* [Required work] Can you lay out every line of the records below as a JSON list of strings, one string per line, with blank lines omitted?

Excerpts from a spatial reasoning dataset:
......

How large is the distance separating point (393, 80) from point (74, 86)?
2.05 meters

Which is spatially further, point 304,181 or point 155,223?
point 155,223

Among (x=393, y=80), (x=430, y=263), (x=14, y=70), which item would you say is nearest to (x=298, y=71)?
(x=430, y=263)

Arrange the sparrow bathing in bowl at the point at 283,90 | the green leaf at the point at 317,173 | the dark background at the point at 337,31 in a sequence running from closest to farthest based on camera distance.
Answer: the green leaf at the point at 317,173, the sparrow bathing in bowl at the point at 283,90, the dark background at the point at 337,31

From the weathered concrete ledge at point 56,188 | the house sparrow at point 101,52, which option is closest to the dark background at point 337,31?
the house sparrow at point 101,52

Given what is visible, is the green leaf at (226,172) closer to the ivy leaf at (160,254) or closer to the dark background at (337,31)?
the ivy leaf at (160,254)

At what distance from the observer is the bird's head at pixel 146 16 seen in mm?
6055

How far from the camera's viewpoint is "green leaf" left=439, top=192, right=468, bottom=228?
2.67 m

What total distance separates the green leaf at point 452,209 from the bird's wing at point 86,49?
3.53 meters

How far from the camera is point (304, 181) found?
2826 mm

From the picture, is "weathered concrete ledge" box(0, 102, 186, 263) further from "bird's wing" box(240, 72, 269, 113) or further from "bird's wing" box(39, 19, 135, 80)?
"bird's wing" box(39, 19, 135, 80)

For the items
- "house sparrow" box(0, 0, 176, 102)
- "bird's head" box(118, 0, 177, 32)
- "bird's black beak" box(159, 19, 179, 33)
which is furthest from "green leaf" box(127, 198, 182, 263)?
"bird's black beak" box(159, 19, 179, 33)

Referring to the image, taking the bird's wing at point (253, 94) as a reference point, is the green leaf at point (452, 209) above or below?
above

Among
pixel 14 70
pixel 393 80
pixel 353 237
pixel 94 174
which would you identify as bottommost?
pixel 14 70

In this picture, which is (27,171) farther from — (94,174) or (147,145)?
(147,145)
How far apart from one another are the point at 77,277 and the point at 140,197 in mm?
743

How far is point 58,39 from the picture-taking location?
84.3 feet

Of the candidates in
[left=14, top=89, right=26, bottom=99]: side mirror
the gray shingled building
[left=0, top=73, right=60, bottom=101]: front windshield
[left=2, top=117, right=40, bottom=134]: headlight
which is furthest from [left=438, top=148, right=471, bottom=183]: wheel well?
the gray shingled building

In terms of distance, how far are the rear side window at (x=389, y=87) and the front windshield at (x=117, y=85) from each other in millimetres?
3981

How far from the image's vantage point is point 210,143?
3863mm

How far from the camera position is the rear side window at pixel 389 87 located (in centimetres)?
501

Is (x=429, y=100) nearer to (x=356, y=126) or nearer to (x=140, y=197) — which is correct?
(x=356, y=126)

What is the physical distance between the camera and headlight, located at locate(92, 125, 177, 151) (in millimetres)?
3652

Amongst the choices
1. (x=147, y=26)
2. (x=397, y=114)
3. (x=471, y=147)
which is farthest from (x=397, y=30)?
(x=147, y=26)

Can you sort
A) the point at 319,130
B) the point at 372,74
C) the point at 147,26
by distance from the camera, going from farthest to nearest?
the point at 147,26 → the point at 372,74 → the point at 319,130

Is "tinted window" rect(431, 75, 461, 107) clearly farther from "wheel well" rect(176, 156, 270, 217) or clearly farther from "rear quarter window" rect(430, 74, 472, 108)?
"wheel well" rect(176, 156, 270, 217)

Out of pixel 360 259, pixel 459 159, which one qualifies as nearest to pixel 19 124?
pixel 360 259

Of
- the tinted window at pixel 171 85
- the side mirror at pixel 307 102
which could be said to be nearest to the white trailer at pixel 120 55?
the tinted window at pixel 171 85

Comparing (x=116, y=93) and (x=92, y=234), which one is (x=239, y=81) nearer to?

......

* [Task answer]
[
  "How large is the distance separating point (393, 80) from point (74, 86)?",
  "2.05 meters",
  "Which is spatially further, point 304,181 or point 155,223?",
  "point 155,223",
  "Among (x=393, y=80), (x=430, y=263), (x=14, y=70), which item would you say is nearest to (x=298, y=71)?",
  "(x=430, y=263)",
  "Arrange the sparrow bathing in bowl at the point at 283,90 | the green leaf at the point at 317,173 | the dark background at the point at 337,31 in a sequence running from closest to farthest based on camera distance.",
  "Answer: the green leaf at the point at 317,173, the sparrow bathing in bowl at the point at 283,90, the dark background at the point at 337,31",
  "From the weathered concrete ledge at point 56,188 | the house sparrow at point 101,52, which option is closest to the dark background at point 337,31?",
  "the house sparrow at point 101,52",
  "Given what is visible, is the green leaf at (226,172) closer to the ivy leaf at (160,254) or closer to the dark background at (337,31)?",
  "the ivy leaf at (160,254)",
  "At what distance from the observer is the bird's head at pixel 146 16 seen in mm?",
  "6055",
  "How far from the camera's viewpoint is \"green leaf\" left=439, top=192, right=468, bottom=228?",
  "2.67 m",
  "What total distance separates the green leaf at point 452,209 from the bird's wing at point 86,49?",
  "3.53 meters",
  "How far from the camera is point (304, 181) found?",
  "2826 mm",
  "From the picture, is \"weathered concrete ledge\" box(0, 102, 186, 263) further from \"bird's wing\" box(240, 72, 269, 113) or further from \"bird's wing\" box(39, 19, 135, 80)?",
  "\"bird's wing\" box(39, 19, 135, 80)",
  "For the items",
  "- \"house sparrow\" box(0, 0, 176, 102)",
  "- \"bird's head\" box(118, 0, 177, 32)",
  "- \"bird's black beak\" box(159, 19, 179, 33)",
  "which is furthest from \"green leaf\" box(127, 198, 182, 263)?",
  "\"bird's black beak\" box(159, 19, 179, 33)",
  "Referring to the image, taking the bird's wing at point (253, 94) as a reference point, is the green leaf at point (452, 209) above or below?",
  "above",
  "Among",
  "pixel 14 70",
  "pixel 393 80",
  "pixel 353 237",
  "pixel 94 174",
  "which would you identify as bottommost?",
  "pixel 14 70",
  "In this picture, which is (27,171) farther from — (94,174) or (147,145)?",
  "(147,145)",
  "How far apart from one another are the point at 77,277 and the point at 140,197 in mm?",
  "743",
  "How far is point 58,39 from the picture-taking location?",
  "84.3 feet",
  "Of the candidates in",
  "[left=14, top=89, right=26, bottom=99]: side mirror",
  "the gray shingled building",
  "[left=0, top=73, right=60, bottom=101]: front windshield",
  "[left=2, top=117, right=40, bottom=134]: headlight",
  "which is furthest from [left=438, top=148, right=471, bottom=183]: wheel well?",
  "the gray shingled building",
  "In terms of distance, how far are the rear side window at (x=389, y=87) and the front windshield at (x=117, y=85) from each other in millimetres?",
  "3981",
  "How far from the image's vantage point is point 210,143?",
  "3863mm",
  "How far from the camera position is the rear side window at pixel 389 87 located (in centimetres)?",
  "501",
  "Is (x=429, y=100) nearer to (x=356, y=126) or nearer to (x=140, y=197) — which is correct?",
  "(x=356, y=126)",
  "What is the physical distance between the camera and headlight, located at locate(92, 125, 177, 151) (in millimetres)?",
  "3652",
  "Amongst the choices",
  "1. (x=147, y=26)",
  "2. (x=397, y=114)",
  "3. (x=471, y=147)",
  "which is farthest from (x=397, y=30)?",
  "(x=147, y=26)",
  "Can you sort",
  "A) the point at 319,130",
  "B) the point at 372,74",
  "C) the point at 147,26",
  "by distance from the camera, going from farthest to nearest?",
  "the point at 147,26 → the point at 372,74 → the point at 319,130",
  "Is \"tinted window\" rect(431, 75, 461, 107) clearly farther from \"wheel well\" rect(176, 156, 270, 217) or clearly farther from \"rear quarter window\" rect(430, 74, 472, 108)?",
  "\"wheel well\" rect(176, 156, 270, 217)",
  "Out of pixel 360 259, pixel 459 159, which one qualifies as nearest to pixel 19 124?",
  "pixel 360 259",
  "Of",
  "- the tinted window at pixel 171 85",
  "- the side mirror at pixel 307 102",
  "which could be said to be nearest to the white trailer at pixel 120 55?",
  "the tinted window at pixel 171 85",
  "Comparing (x=116, y=93) and (x=92, y=234), which one is (x=239, y=81) nearer to?"
]